DOCUMENT PASSAGE:
★ ★ ★ ★ ★

The Housemaid: B-Movie Erotica For Nobody

THERE’S A NEW SUBGENRE OF TRASHY MOVIES that try to sell trashiness and mediocrity by pretending to be wink-wink throwbacks to lurid 1980s and 1990s pulp. The ‘self-awareness’ is supposed to be their USP; the kitschy storytelling is supposed to be deliberate; the B-movie-ness is supposed to be part of the plan. Paul Feig’s The Housemaid, a psychological thriller based on Freida McFadden’s 2022 novel of the same name, squarely belongs in this category. It’s intense and erotic in a bad-literature sort of way, twisty and clumsy in a we-know-what-we’re-doing way, and incredibly corny for how smart and edgy it thinks it is. Every character looks porn-fantasy-coded hot, because how can they not? The gender commentary makes it worse. Every filmmaking choice is littered with tradwife riffs, over-the-top cliches and clunky red herrings to ‘fool’ the average viewer.
Still from The Housemaid.
The Housemaid appears to revolve around a young hustler named Millie — cosplayed by none other than Sydney Sweeney — who is hired as a live-in housemaid by a wealthy couple, Neena (Amanda Seyfried) and Andrew Winchester (Brandon Sklenar). Millie has a criminal record, which she keeps a secret, so the film obviously wants us to believe that she’s going to be trouble. She dresses skimpily around the house, of course, because Andrew is quite the hunk, as is the Italian gardener Enzo. She soon realises that she is no match for Neena, who seems to be schizophrenic, mercurial and has violent mood swings. Neena lashes out at everyone and everything, so it’s only a matter of time before poor hubby Andrew starts hitting on the blonde housemaid who cooks like she’s a male fantasy. The real twist arrives in the final act, when Millie discovers that the secret of the Winchesters has less to do with Neena than she thought.
Still from The Housemaid.
The problem isn’t the predictable premise or the book itself, which offers some rather cinematic ideas about invisibilized domestic agency, feminist rage and invisible predators. The conceit is not new; we saw it in Big Little Lies, and It Ends With Us, where the narratives lead us down a socially conditioned path of disturbed victims and broken survivors before revealing the sinister patterns of misogyny, gaslighting and abuse. These titles played from the perspectives of the female characters and protagonists, unfolding from their vantage points and trauma, and therefore baking the blind spots and biases into the stories. If the viewer doesn’t see it coming, it’s because the women weren’t wired to see it coming either.
Still from The Housemaid.
The issue with The Housemaid is that the filmmaking tries too hard to manipulate our perspective to be one step ahead. The devices are lazy. Like the random internal voice-overs of Millie. Or how she overhears the other rich housewives bitching about Neena behind her back; the film may as well tattoo the exposition on the screens. Or the fact that former single mom Neena is portrayed as a total nutcase so that we think she deserves the infidelity; Millie acts all coy and innocent until she doesn’t; Andrew acts like the biggest green flag because that’s what the film wants us to believe, not what the two women see. Even when the story changes track and shows us Neena’s backstory, it’s all so curated that the shame of judging her barely registers. By the time it returns to Millie as the protagonist who was once jailed for killing a rapist, the subtext of her journey is secondary to the go-girl machinations of the plot.

★ ★ ★ ★ ★

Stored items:
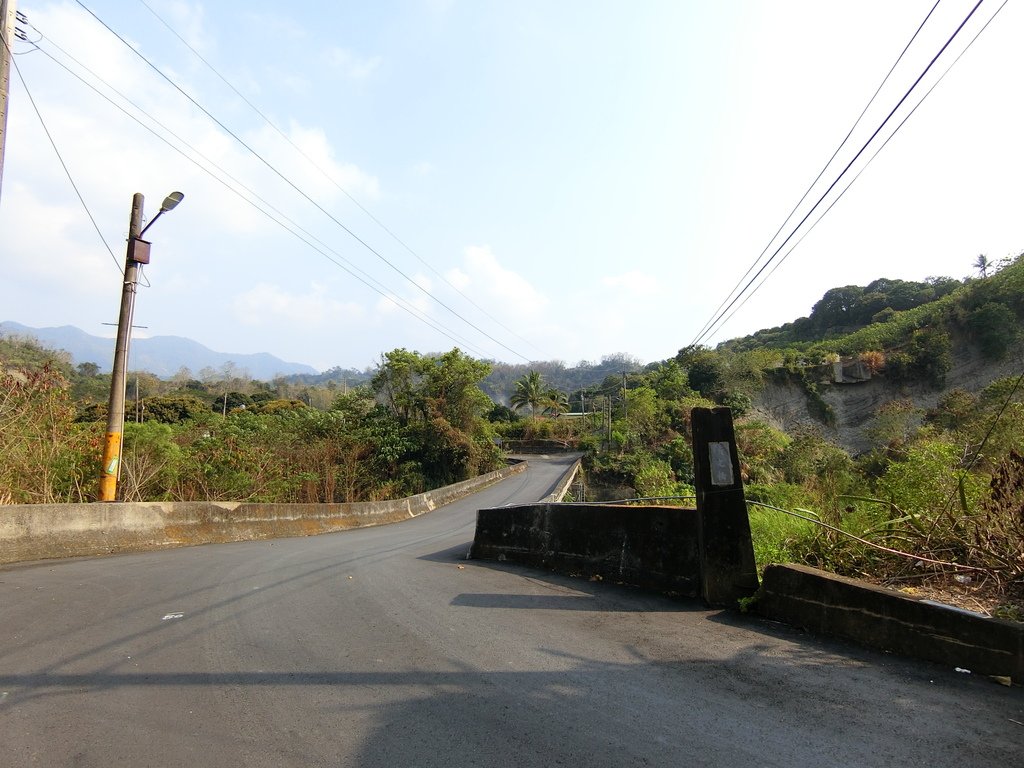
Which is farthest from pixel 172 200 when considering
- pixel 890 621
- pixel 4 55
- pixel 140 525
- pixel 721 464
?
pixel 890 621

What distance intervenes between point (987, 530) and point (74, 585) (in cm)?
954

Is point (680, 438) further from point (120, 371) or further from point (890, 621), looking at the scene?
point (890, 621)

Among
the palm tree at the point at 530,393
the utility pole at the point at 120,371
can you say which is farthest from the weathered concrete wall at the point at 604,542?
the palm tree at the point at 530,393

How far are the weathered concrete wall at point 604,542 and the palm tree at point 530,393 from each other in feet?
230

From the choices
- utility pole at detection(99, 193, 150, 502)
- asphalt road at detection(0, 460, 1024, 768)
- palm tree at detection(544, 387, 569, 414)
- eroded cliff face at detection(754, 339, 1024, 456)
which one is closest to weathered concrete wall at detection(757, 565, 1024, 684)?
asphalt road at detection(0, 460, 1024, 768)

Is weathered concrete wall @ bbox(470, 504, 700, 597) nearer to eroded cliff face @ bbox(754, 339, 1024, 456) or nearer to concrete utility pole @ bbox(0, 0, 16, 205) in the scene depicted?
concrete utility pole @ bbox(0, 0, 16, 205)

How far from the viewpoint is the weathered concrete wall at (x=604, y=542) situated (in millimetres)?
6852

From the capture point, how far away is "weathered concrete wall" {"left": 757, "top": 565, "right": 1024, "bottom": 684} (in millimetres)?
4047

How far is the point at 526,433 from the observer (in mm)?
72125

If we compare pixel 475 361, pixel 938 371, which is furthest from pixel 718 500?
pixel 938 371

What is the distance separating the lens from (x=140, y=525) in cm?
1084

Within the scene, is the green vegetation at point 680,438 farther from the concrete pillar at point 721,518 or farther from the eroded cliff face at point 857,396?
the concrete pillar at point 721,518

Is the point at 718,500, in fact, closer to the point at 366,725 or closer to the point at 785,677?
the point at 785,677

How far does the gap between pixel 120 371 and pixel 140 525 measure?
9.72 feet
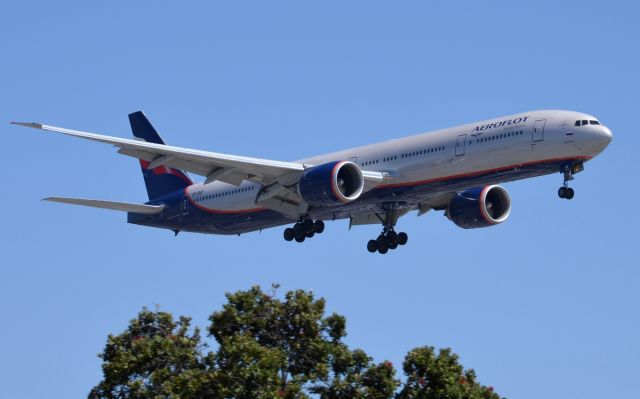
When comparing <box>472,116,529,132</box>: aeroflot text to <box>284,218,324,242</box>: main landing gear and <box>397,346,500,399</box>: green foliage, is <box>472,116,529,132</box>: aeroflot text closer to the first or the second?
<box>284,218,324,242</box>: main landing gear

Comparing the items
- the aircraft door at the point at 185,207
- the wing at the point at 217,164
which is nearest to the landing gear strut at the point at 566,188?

★ ★ ★ ★ ★

EXERCISE INSTRUCTIONS: Write out the part of the review of The Housemaid starting at "The problem isn’t" and ending at "it coming either.".

OUTPUT FOR THIS TASK:
The problem isn’t the predictable premise or the book itself, which offers some rather cinematic ideas about invisibilized domestic agency, feminist rage and invisible predators. The conceit is not new; we saw it in Big Little Lies, and It Ends With Us, where the narratives lead us down a socially conditioned path of disturbed victims and broken survivors before revealing the sinister patterns of misogyny, gaslighting and abuse. These titles played from the perspectives of the female characters and protagonists, unfolding from their vantage points and trauma, and therefore baking the blind spots and biases into the stories. If the viewer doesn’t see it coming, it’s because the women weren’t wired to see it coming either.